PROBLEM STATEMENT — Scan the listing below for the word "Zealand", then copy each line that has it.

MATERIAL PROVIDED —
== Segment start ==
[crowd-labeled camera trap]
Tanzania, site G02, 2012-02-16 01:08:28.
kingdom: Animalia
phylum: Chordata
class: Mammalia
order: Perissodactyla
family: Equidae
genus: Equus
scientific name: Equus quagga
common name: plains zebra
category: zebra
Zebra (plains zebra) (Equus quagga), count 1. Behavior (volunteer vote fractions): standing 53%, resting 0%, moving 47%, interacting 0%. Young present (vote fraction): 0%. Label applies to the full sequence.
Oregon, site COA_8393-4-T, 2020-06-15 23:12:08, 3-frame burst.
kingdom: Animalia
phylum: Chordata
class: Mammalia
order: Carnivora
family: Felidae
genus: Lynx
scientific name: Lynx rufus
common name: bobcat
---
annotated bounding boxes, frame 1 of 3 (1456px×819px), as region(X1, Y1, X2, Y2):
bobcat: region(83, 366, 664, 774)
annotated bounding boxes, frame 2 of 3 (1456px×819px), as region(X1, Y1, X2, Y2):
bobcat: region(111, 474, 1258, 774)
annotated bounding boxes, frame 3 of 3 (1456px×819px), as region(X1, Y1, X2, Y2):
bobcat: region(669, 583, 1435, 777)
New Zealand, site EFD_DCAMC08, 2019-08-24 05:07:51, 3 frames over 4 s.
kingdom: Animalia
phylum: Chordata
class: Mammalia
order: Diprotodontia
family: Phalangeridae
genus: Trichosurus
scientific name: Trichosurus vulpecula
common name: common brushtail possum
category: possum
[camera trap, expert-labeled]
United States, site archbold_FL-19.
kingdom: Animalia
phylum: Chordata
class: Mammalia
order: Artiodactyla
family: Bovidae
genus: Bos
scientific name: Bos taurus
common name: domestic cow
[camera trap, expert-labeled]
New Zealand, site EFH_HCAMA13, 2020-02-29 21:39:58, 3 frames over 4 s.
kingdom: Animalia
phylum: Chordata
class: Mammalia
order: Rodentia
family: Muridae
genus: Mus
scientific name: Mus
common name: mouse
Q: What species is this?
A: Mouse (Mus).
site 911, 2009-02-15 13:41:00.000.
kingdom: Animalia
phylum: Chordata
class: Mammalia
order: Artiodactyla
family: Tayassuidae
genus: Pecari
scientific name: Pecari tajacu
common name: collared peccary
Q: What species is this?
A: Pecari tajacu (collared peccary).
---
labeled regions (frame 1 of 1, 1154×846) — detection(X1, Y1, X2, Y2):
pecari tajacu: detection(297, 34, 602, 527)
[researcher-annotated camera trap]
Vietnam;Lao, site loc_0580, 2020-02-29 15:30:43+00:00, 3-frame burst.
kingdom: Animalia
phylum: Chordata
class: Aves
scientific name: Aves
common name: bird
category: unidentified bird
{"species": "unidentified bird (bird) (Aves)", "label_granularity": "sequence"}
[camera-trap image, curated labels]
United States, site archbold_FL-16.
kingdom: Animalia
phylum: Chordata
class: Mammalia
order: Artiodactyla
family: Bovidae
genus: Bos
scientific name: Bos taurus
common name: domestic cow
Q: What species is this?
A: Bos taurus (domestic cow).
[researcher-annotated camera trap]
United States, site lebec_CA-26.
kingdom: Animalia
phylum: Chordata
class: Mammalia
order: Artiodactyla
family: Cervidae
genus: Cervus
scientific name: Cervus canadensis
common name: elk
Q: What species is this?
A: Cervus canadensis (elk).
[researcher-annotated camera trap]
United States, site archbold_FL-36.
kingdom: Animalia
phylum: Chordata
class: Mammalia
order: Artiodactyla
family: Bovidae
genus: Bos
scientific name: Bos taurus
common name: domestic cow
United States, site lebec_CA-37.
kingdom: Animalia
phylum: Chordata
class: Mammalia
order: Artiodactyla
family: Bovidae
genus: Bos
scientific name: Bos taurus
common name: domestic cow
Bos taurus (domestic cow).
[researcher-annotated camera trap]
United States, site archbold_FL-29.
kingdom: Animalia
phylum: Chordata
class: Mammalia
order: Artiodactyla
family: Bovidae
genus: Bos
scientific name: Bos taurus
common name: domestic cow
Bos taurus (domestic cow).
== Segment end ==
RESULT FOR THIS EXERCISE —
New Zealand, site EFD_DCAMC08, 2019-08-24 05:07:51, 3 frames over 4 s.
New Zealand, site EFH_HCAMA13, 2020-02-29 21:39:58, 3 frames over 4 s.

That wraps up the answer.